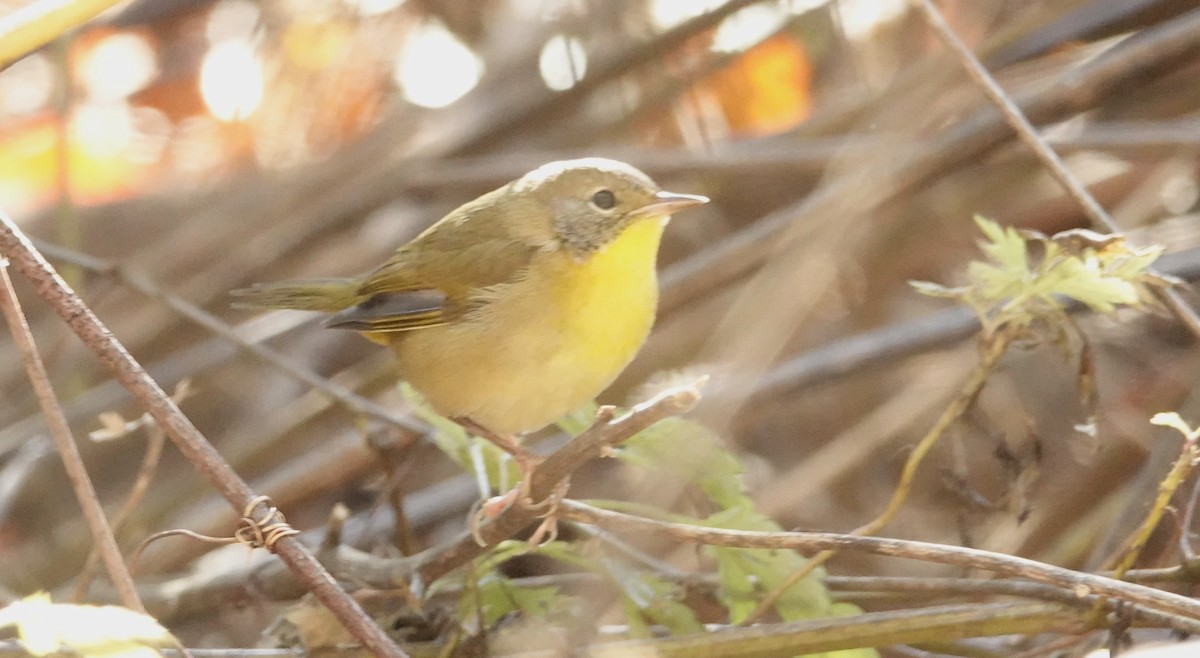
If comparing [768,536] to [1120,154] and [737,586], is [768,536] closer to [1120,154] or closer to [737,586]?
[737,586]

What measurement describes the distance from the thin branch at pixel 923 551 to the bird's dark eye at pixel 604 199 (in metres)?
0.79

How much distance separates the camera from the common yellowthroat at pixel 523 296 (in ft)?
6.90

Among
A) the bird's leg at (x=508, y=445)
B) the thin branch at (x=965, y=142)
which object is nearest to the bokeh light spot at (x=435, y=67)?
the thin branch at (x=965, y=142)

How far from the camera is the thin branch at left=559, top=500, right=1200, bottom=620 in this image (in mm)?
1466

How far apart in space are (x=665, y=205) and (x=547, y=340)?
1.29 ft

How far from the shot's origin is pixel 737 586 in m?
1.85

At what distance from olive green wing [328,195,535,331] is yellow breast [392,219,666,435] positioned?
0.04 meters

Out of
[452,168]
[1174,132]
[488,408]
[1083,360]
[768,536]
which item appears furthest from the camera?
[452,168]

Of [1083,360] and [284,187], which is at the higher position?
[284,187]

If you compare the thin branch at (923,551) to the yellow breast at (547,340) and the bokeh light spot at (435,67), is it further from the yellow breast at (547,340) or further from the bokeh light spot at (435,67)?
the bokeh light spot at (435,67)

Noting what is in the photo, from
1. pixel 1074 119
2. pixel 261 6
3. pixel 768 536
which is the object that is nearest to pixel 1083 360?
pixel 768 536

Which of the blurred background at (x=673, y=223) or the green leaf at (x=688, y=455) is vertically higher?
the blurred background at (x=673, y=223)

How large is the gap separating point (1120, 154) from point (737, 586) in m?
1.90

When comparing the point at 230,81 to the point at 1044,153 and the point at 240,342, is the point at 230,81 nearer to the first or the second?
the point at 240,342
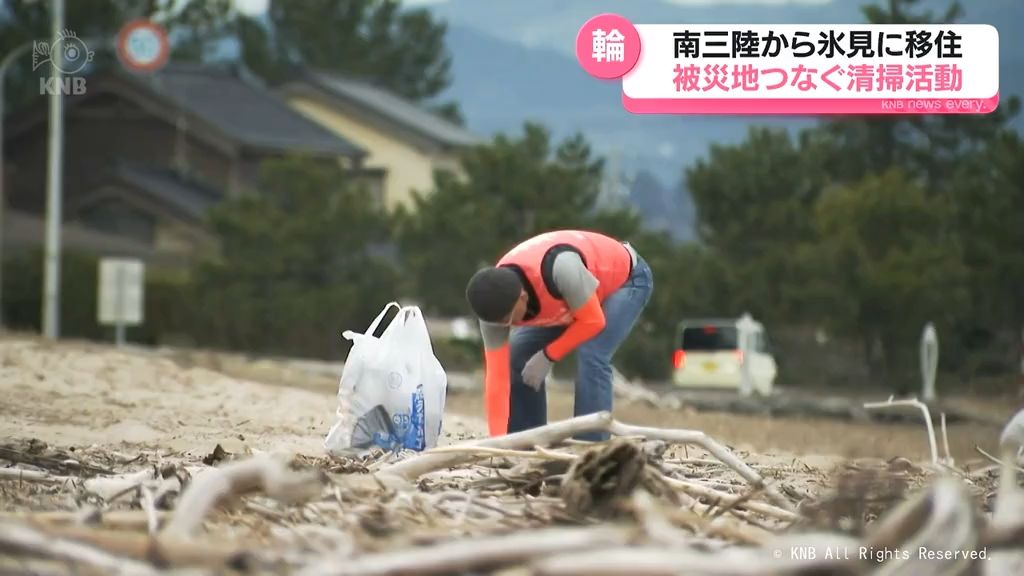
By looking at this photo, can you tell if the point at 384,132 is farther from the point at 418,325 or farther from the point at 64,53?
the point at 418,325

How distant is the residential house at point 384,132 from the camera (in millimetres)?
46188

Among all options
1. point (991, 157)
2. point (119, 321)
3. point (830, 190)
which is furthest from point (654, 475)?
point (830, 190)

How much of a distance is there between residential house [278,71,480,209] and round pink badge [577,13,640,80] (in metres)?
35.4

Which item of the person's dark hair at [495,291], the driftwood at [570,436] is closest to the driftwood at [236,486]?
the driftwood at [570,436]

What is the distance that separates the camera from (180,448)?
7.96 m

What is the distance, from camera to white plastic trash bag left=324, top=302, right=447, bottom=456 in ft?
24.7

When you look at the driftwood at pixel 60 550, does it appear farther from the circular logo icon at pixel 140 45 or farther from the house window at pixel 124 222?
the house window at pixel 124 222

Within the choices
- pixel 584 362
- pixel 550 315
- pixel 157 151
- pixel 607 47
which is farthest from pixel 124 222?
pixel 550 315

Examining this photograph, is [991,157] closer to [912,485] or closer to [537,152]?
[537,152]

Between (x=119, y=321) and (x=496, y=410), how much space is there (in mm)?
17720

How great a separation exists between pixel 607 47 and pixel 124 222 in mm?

===============

Format the listing above as a numbered list, one entry per line, with blank lines and picture lines omitted.

1. If comparing [768,536] to [1120,154] and [737,586], is [768,536] closer to [1120,154] or closer to [737,586]?
2. [737,586]
3. What measurement describes the distance from the thin branch at pixel 923 551 to the bird's dark eye at pixel 604 199 (in metres)?
4. 0.79
5. How much distance separates the camera from the common yellowthroat at pixel 523 296 (in ft)?
6. 6.90
7. Among
8. A) the bird's leg at (x=508, y=445)
9. B) the thin branch at (x=965, y=142)
10. which object is nearest to the bokeh light spot at (x=435, y=67)?
11. the thin branch at (x=965, y=142)
12. How far from the camera is the thin branch at left=559, top=500, right=1200, bottom=620 in this image (in mm)?
13. 1466
14. How far apart in space are (x=665, y=205) and (x=547, y=340)?
15. 1.29 ft
16. How far from the shot's origin is pixel 737 586 in m?
17. 1.85
18. At what distance from olive green wing [328,195,535,331] is yellow breast [392,219,666,435] positioned?
19. 0.04 meters
20. Out of
21. [452,168]
22. [1174,132]
23. [488,408]
24. [1083,360]
25. [768,536]
26. which item appears furthest from the camera?
27. [452,168]
28. Of [1083,360] and [284,187], which is at the higher position?
29. [284,187]
30. If you compare the thin branch at (923,551) to the yellow breast at (547,340) and the bokeh light spot at (435,67), is it further from the yellow breast at (547,340) or further from the bokeh light spot at (435,67)?
31. the bokeh light spot at (435,67)
32. Noting what is in the photo, from
33. 1. pixel 1074 119
34. 2. pixel 261 6
35. 3. pixel 768 536
36. which is the object that is nearest to pixel 1083 360?
37. pixel 768 536
38. Which of the blurred background at (x=673, y=223) or the green leaf at (x=688, y=455) is vertically higher?
39. the blurred background at (x=673, y=223)
40. How large is the gap separating point (1120, 154) from point (737, 586) in m?
41. 1.90
42. When comparing the point at 230,81 to the point at 1044,153 and the point at 240,342, is the point at 230,81 nearer to the first or the second?
43. the point at 240,342
44. By looking at this photo, can you tell if the point at 384,132 is farther from the point at 418,325 or farther from the point at 64,53?
45. the point at 418,325
46. How distant is the residential house at point 384,132 from the camera (in millimetres)?
47. 46188
48. Among all options
49. 1. point (991, 157)
50. 2. point (119, 321)
51. 3. point (830, 190)
52. which is furthest from point (654, 475)?
53. point (830, 190)
54. How much of a distance is there between residential house [278,71,480,209] and round pink badge [577,13,640,80] (in metres)?
55. 35.4
56. Which item of the person's dark hair at [495,291], the driftwood at [570,436] is closest to the driftwood at [236,486]?
57. the driftwood at [570,436]
58. What is the distance that separates the camera from (180,448)?
59. 7.96 m
60. What is the distance, from camera to white plastic trash bag left=324, top=302, right=447, bottom=456 in ft?
61. 24.7
62. When you look at the driftwood at pixel 60 550, does it appear farther from the circular logo icon at pixel 140 45 or farther from the house window at pixel 124 222?
63. the house window at pixel 124 222
64. Within the choices
65. - pixel 584 362
66. - pixel 550 315
67. - pixel 157 151
68. - pixel 607 47
69. which is farthest from pixel 124 222?
70. pixel 550 315
71. Examining this photograph, is [991,157] closer to [912,485] or closer to [537,152]?
72. [537,152]
73. Between (x=119, y=321) and (x=496, y=410), how much space is there (in mm)?
74. 17720
75. How great a separation exists between pixel 607 47 and pixel 124 222 in mm?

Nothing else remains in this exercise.